Mais nous espérons que, par cette déclaration, on fera
réfléchir les gens et qu'on leur fera reconnaître une fois
de plus que tout citoyen, tout individu, a droit au respect et à la
reconnaissance de ses droits.
Le Président (M. Bissonnet): Vous avez terminé, Mme
la ministre? Cela va?
Mme Robic: Oui.
Le Président (M. Bissonnet): Mme la députée
de Maisonneuve.
Argumentation Mme Louise Harel
Mme Harel: Oui. J'aimerais demander immédiatement à
la ministre des Communautés culturelles et de l'Immigration qu'est-ce
qui justifie... Elle nous a dit que c'était très justifié,
mais elle ne nous a pas donné d'arguments qui allaient justifier la
décision d'un vaste plan de communications. Nous pouvons lire ce matin
dans les médias qu'il s'agirait d'un plan qui contraste avec la
parcimonie observée par le gouvernement Bourassa depuis son
élection, au chapitre de la publicité gouvernementale.
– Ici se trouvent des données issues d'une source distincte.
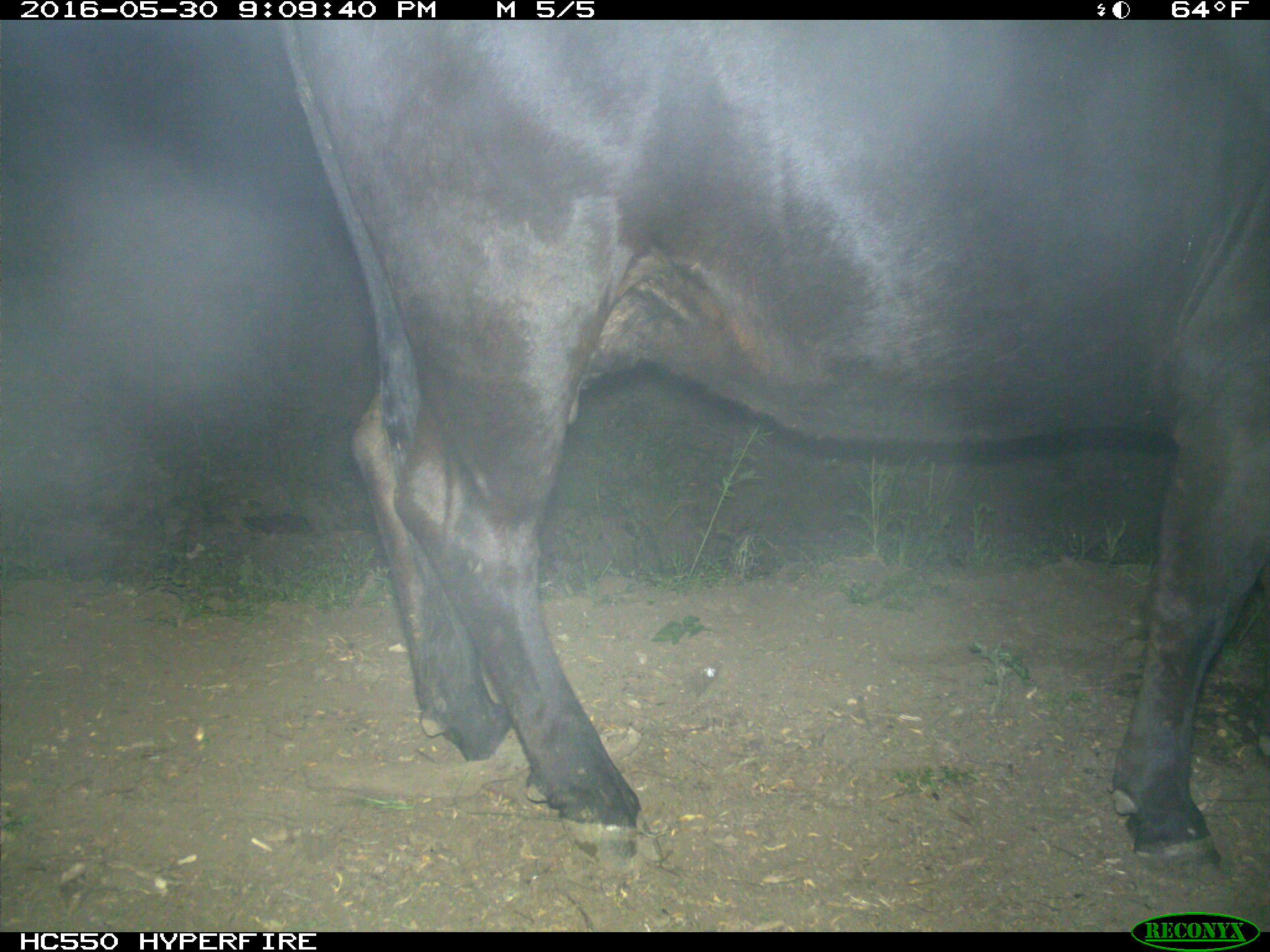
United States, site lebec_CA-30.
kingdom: Animalia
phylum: Chordata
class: Mammalia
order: Artiodactyla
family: Bovidae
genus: Bos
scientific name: Bos taurus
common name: domestic cow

Un plan
à nul
autre pareil. Un plan qui serait partagé entre sept
ministères. D'abord, Mme la ministre, je vais vous demander quel est le
montant qui est autorisé pour ce plan de communications. Donc, un plan
inégalé jusqu'à maintenant qui s'expliquerait s'il y avait
une recrudescence d'atteintes aux droits des personnes ou s'il y avait une
sorte de prolifération de comportements répréhensibles.
Mme la ministre, est-ce qu'il y a des problèmes particuliers, nouveaux,
qui ne nous seraient pas connus?
Vous avez mentionné qu'il y a très peu, dites-vous, de
manifestations de préjugés raciaux ou ethniques au Québec.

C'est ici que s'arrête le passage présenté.